Turkey faces pressure to advance Kurdish militant peace process

ISTANBUL (Reuters) - Turkey's main pro-Kurdish party is pressing Ankara to advance a peace process with Kurdish militants before a parliament recess, drawing a government accusation on Friday that it was exploiting unrelated unrest to extract concessions.
Kurdistan Workers Party (PKK) fighters began pulling out of Turkish territory to bases in northern Iraq last month under a deal between the state and the group's jailed leader Abdullah Ocalan to end a conflict which has killed 40,000.
In exchange for that withdrawal, the pro-Kurdish Peace and Democracy Party (BDP) now expects the government to enact reforms to boost the rights of the Kurdish minority, which makes up some 20 percent of Turkey's 76 million-strong population.
But there has been little evidence of progress on the issue this month with public attention focused instead on three weeks of often violent anti-government demonstrations in several cities across the country.
With parliament due to go into a three-month recess at the start of July, the BDP voiced concerns about the lack of progress in a meeting with Deputy Prime Minister Besir Atalay and Justice Minister Sadullah Ergin on Wednesday evening.
"We told them it was important in terms of easing concerns for the government to take some concrete steps and make a statement of intent before parliament closes," BDP deputy Idris Baluken told reporters on Thursday.
Further talks were expected next week between the ruling AK Party and the BDP, which wants parliament extended to allow for reform progress. Before then another delegation of Kurdish politicians is expected to visit Ocalan this weekend.

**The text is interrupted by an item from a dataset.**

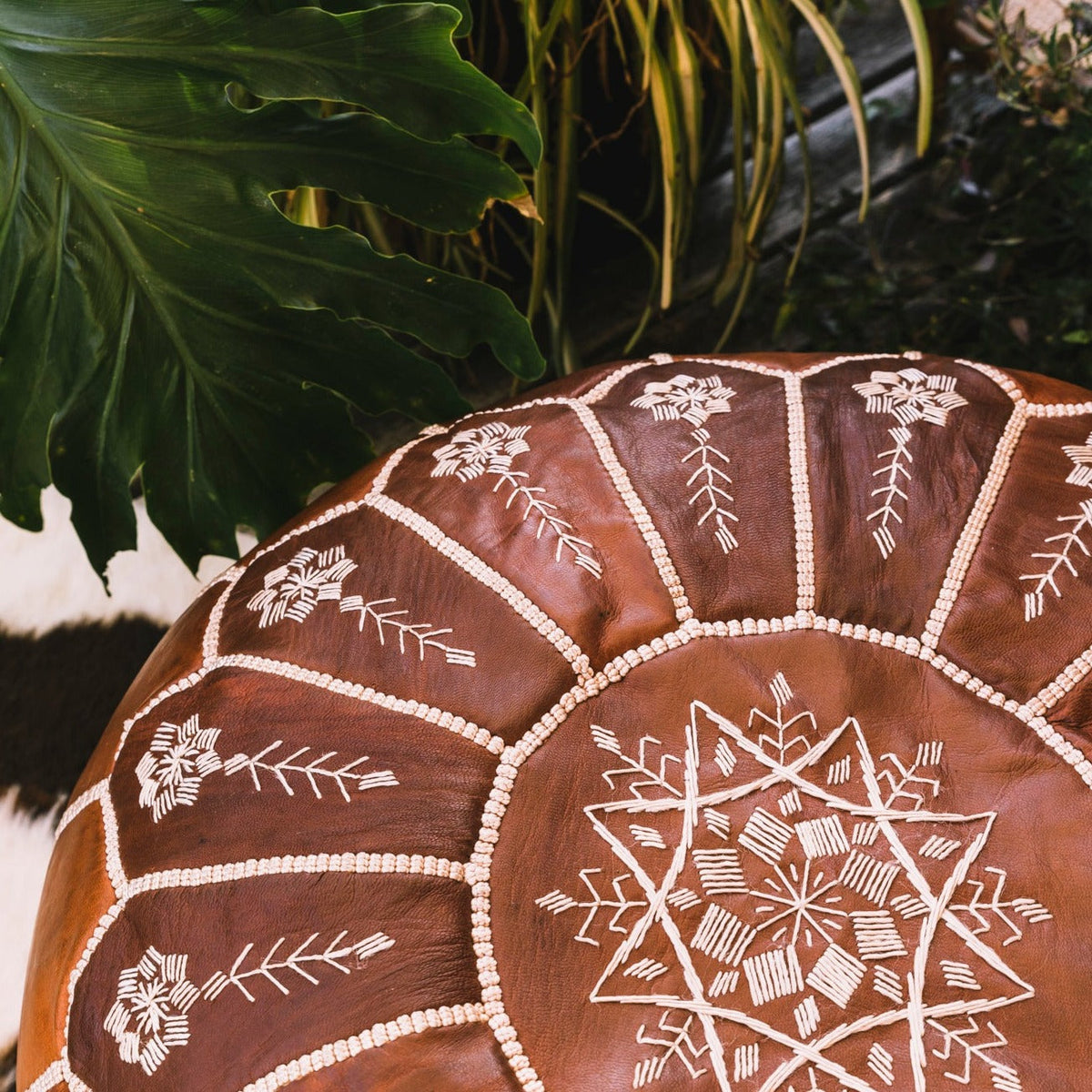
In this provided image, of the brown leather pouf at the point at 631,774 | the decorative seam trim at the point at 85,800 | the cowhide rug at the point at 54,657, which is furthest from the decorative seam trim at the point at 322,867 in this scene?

Baluken said his party has presented the government democratization proposals such as removing obstacles to freedom of expression, changing the penal code, abolishing the anti-terror law and reforming the political parties and election law.
MILITARY ACTIVITY "EXAGGERATED"
But Prime Minister Tayyip Erdogan's chief adviser Yalcin Akdogan accused them of exploiting the anti-government protests, which were triggered by plans to redevelop Istanbul's Gezi Park but spiraled into a broad show of defiance against Erdogan, to boost their position.

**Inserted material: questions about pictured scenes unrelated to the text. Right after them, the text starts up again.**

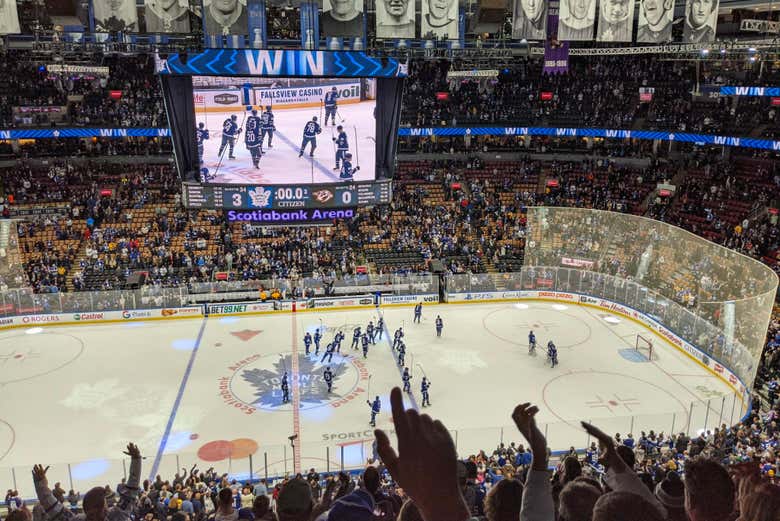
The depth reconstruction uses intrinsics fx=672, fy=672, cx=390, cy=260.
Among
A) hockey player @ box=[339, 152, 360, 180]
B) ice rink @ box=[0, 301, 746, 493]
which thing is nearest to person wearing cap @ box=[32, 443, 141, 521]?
ice rink @ box=[0, 301, 746, 493]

"The BDP and PKK are trying to turn this into an opportunity for them. They are exerting pressure on the government via the Gezi incidents," Akdogan wrote in the Star newspaper on Friday.
He said the BDP was exaggerating military activity in the mainly Kurdish southeast, where the conflict with the PKK has been focused since it began in 1984.
"They have exaggerated so much that they have started to believe their own lies," Akdogan wrote, rejecting claims of new military outpost construction or increases in the numbers of state-sponsored village guards who defend against the PKK.
Top PKK commander Murat Karayilan, based in the mountains of northern Iraq, said on Wednesday the state was sabotaging the process, accusing it of "preparing for war".
Karayilan said the PKK had not engaged in armed action since January. But Turkey's military said on Friday PKK militants had fired on a helicopter carrying senior officers in Hakkari province near the Iranian and Iraqi borders on Thursday.
The PKK, designated a terrorist group by Turkey, the United States and European Union, took up arms against the state in 1984 with the aim of carving out a Kurdish state, but subsequently moderated its goal to autonomy.